Lecture Generalised Linear Models

BERN02

Author

Ullrika Sahlin

Literature

ISL: 4.2, 4.3, 4.6

To learn more about maximum likelihood, generalised linear models and Bayesian inference, I recommend to consult

Extra material on maximum likelihood from Taboga, Marco (2021). “Maximum likelihood estimation”, Lectures on probability theory and mathematical statistics. Kindle Direct Publishing. Online appendix.

Extra easy reading introducing GLM (although code is provided in R, the explanatory text is good) Quebec Centre for Biodiversity Science Workshop Generalised linear models

Categorical predictors and interactions

Categorical independent variables or predictors

A categorical predictor can be treated as a factor (or dummy variable)

\[X_1 = \left\{ \begin{array}{lr} 1 & \text{if category A}\\ 0 & \text{if category not A} \end{array}\right.\]

A categorical predictor generates one regression model per level of the variable

\[\beta_0+\beta_1x_{1} = \left\{ \begin{array}{lr} \beta_0+\beta_1 & \text{if } x_1=1\\ \beta_0 & \text{if } x_1=0 \end{array}\right.\]

Interaction effects

An interaction between two independent variables can be modelled by adding a new variable which describes their interaction.

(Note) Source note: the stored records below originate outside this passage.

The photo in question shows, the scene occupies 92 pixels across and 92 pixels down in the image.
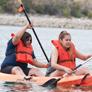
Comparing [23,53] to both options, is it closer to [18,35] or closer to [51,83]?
[18,35]

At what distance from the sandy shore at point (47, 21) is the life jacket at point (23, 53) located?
36719 millimetres

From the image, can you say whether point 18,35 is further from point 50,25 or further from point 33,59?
point 50,25

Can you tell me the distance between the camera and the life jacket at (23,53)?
12812 mm

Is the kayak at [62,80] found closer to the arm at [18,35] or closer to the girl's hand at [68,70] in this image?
the girl's hand at [68,70]

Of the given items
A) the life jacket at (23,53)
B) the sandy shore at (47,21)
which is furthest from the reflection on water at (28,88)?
the sandy shore at (47,21)

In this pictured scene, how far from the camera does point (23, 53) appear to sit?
12938mm

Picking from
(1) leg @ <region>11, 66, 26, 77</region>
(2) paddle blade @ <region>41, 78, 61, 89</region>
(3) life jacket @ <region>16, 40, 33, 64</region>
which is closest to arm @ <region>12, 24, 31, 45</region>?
(3) life jacket @ <region>16, 40, 33, 64</region>

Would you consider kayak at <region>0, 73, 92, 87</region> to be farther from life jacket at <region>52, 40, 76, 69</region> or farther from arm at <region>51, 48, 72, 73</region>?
life jacket at <region>52, 40, 76, 69</region>

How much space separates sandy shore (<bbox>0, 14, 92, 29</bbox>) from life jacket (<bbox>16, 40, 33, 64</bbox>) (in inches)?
1446

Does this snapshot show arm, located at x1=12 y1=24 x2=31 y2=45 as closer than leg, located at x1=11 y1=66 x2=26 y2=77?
Yes

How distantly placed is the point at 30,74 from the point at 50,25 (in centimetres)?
4126

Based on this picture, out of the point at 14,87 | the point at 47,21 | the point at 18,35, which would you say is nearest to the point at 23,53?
the point at 18,35

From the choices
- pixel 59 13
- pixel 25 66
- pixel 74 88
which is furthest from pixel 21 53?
pixel 59 13

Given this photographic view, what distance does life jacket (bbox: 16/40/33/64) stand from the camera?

\[\beta_0+\beta_1x_{i1}+\beta_2x_{i2}+\beta_{12}x_{i1}x_{i2}\]

Interpreting the effect of an interaction must be done with care. As a general advice do it my comparing nested models, i.e. a model with (full model) and without (reduced model) the interaction term, instead of testing if the interaction term is different from zero in the full model.

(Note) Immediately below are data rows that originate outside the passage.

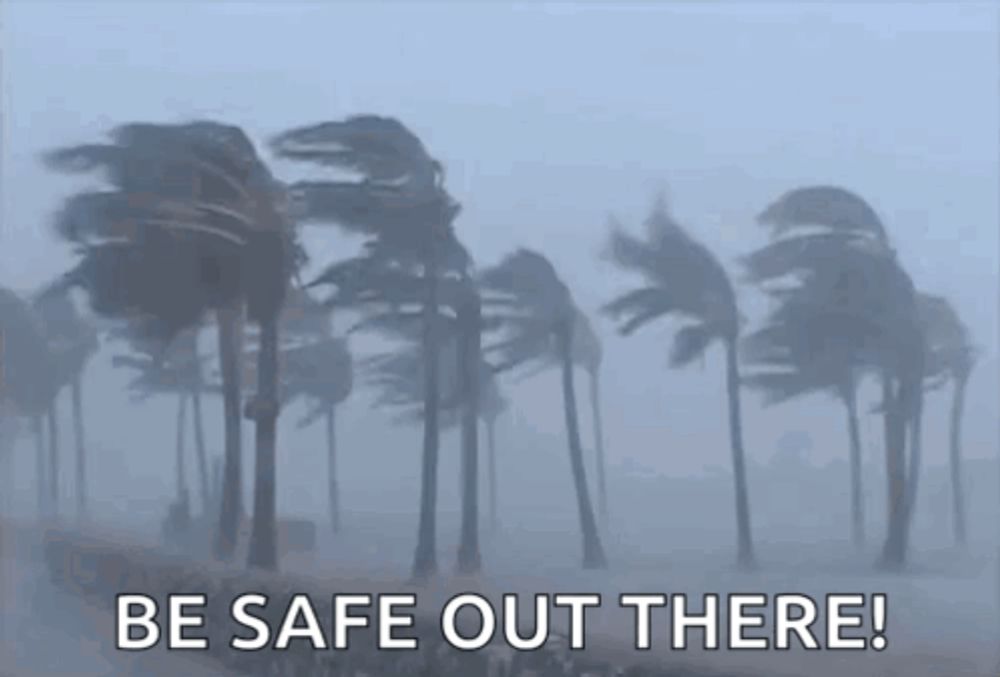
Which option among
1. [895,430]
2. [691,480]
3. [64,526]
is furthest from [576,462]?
[64,526]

Generalising the linear model

The basic linear model

The model

\[y_i=\beta_0+\beta_1x_{i1}+\ldots+\beta_px_{ip}+\varepsilon_i\]

where \(\varepsilon_i\sim N(0,\sigma^2)\)

can alternatively be written as

\[Y|x_i\sim N(\beta_0+\beta_1x_{i1}+\ldots+\beta_px_{ip},\sigma)\]

\[Y|x_i\sim N(\mu(x_i|\beta_0,\beta_1,\ldots,\beta_p),\sigma)\]

where \(\mu(x_i|\beta_0,\beta_1,\ldots,\beta_p):=E(Y|x_i,\beta_0,\beta_1,\ldots,\beta_p)\) is the expected value of \(Y\) for \(x=x_i\) and parameters \(\beta_0,\ldots,\beta_p\).

In this model, the response variable \(Y\) is continuous and the model error is normally distributed with equal variance \(\sigma^2\).

For notation, I sometimes lump all parameters into one \(\theta=(\beta_0,\beta_1,\ldots,\beta_p,\sigma)\).

Note

For certain statistical tests, one has to assume that errors/residuals are independent, i.e. that observations \((y_i,x_i)\) are independent of each other.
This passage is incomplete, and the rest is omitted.